NEW YORK (1010 WINS/WCBS 880) — A spike in subway crime has struck New York City in the beginning of 2024, prompting the NYPD to extend officers’ schedules to 12-hour tours, a jump that Mayor Eric Adams said is intended to provide "more visibility, more movement."
According to the latest CompStat data, last updated on Feb.
18, there has been an 18.3% increase in transit crime citywide year-to-date.
The surge has not gone unnoticed, with violent subway crimes—like the slashing of a Brazilian tourist in Queens and a mass shooting that killed one and injured five others in the Bronx—making headlines in recent weeks.
To address the crime spree in an immediate fashion, Adams said that NYPD First Deputy Commissioner Tania Kinsella, along with the chief of transit police, put the 12-hour shifts in place.

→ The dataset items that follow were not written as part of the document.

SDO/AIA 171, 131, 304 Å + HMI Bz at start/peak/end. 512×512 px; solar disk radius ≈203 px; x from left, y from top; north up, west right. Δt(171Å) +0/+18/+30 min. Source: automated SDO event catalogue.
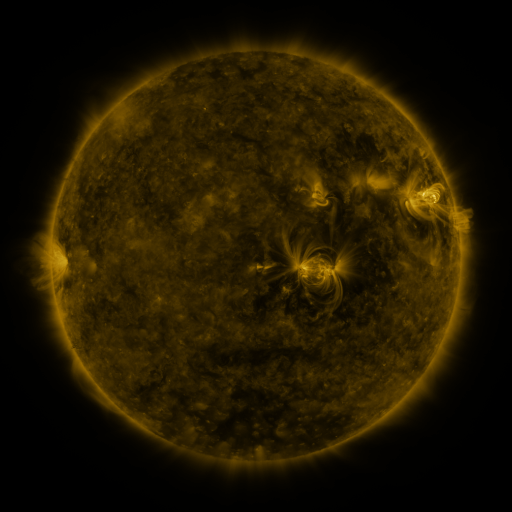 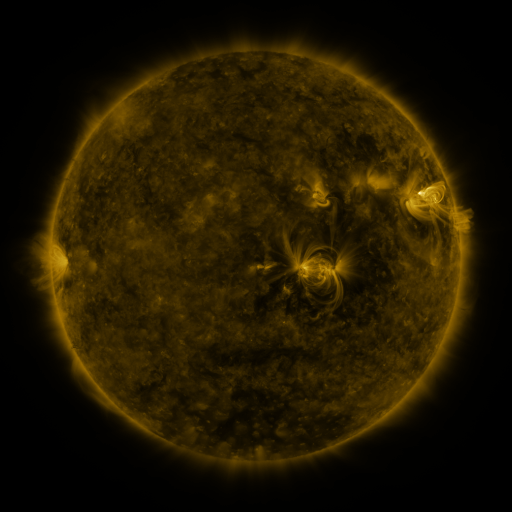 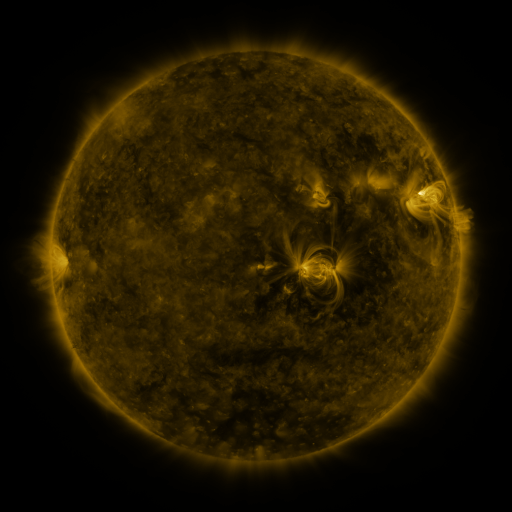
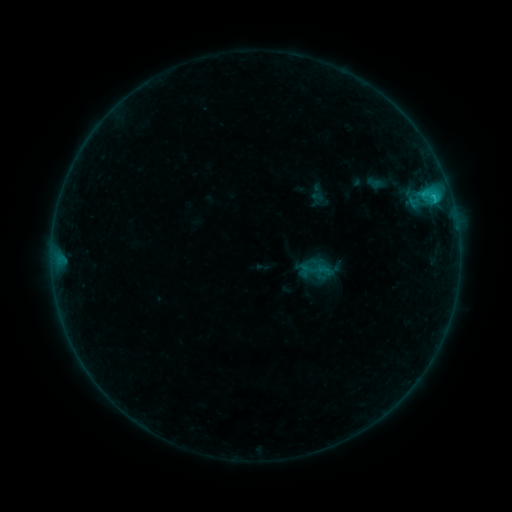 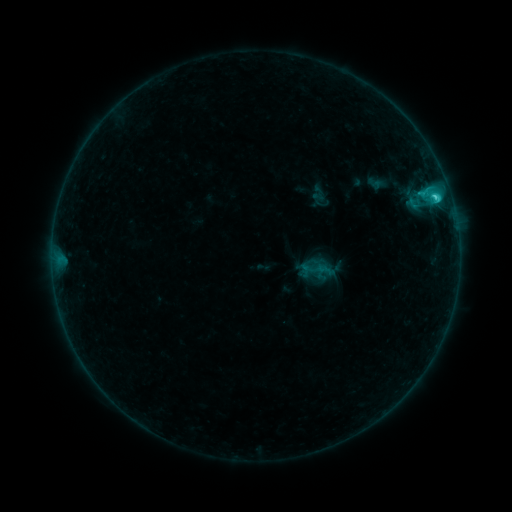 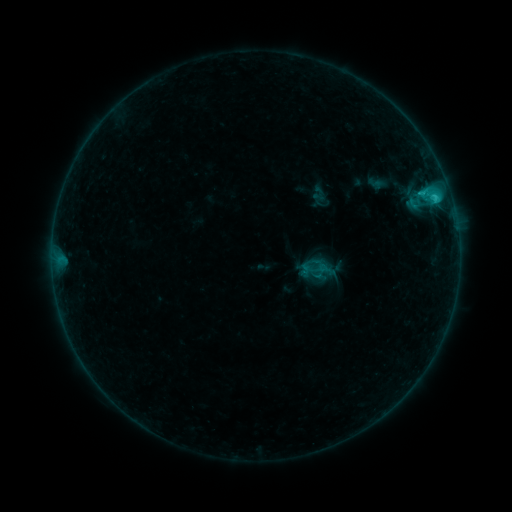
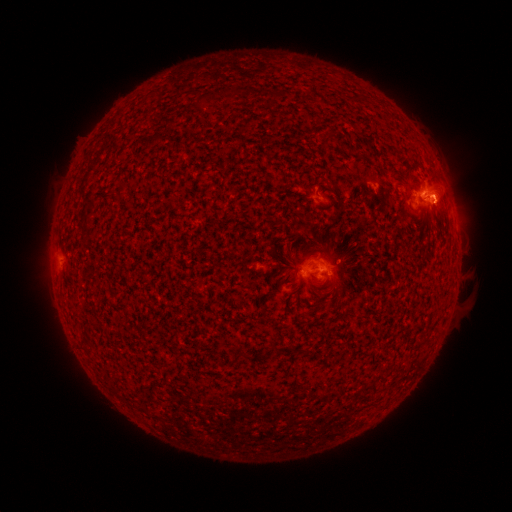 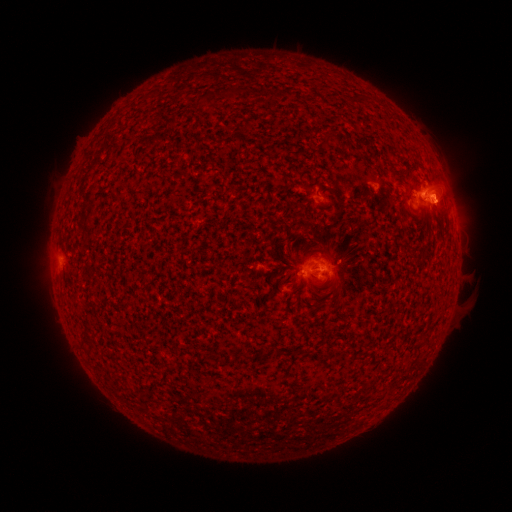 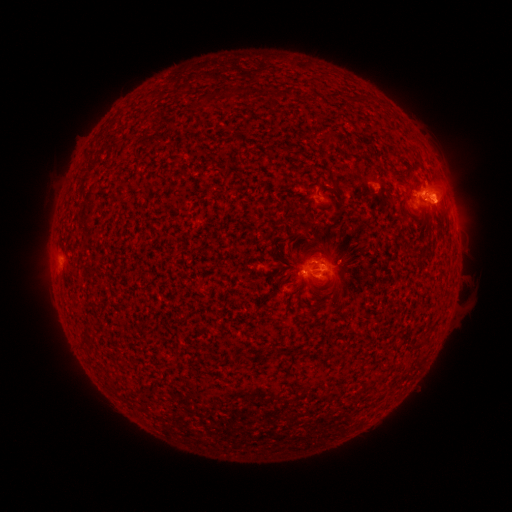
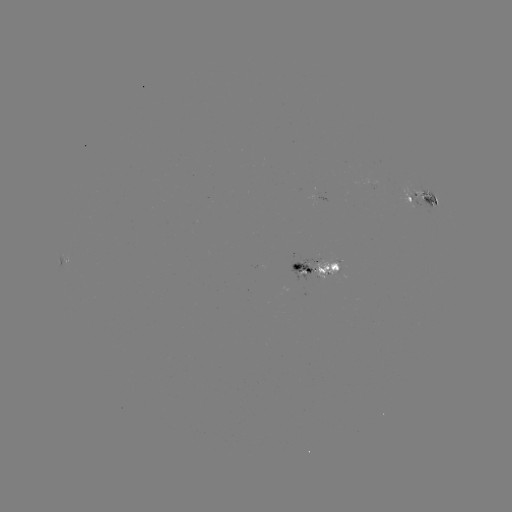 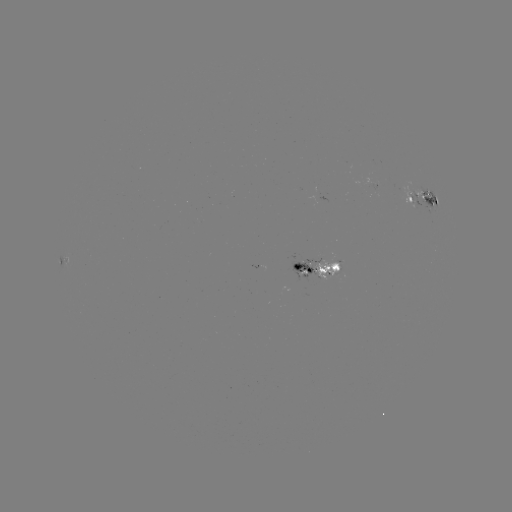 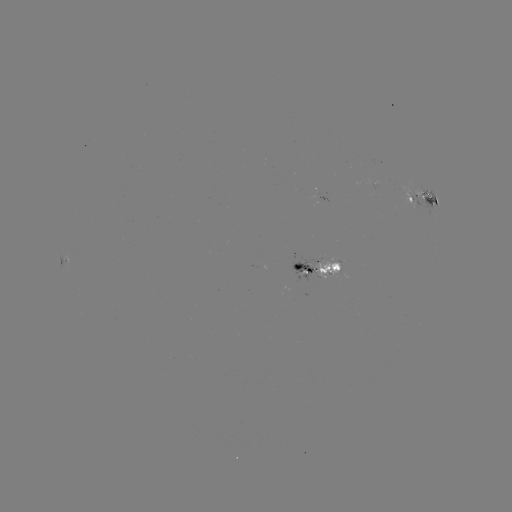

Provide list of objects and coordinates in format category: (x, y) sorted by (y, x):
C1.7 flare: (434, 197)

"We want officers walking through the trains, being at the platforms, being near the token booth and identifying where the crime is actually taking place," Adams said at his weekly media availability on Tuesday. "And we're seeing a substantial amount of that crime taking place on our subways."
Adams presented the schedule shift as a return to strategies used in his 2022 Safety Plan that saw cops flood the subway system, despite funding for the program drying up.
Hizzoner said that he hopes to engage in conversation with the head of the transit authority and the governor’s office to receive "a complement of support" for additional overtime for officers.
In addition to providing more visibility, Adams said that officials are finding that officers have more days off when they work longer tours, making the change "good for morale, good for actions, good for the movement of the officers."
"The goal is our subway system has to be safe," Adams said. "Proportionally, the number of riders that we have, we are capping over four million riders. We have about six felonies a day on our subway system. That's six too many, we want to get down to zero."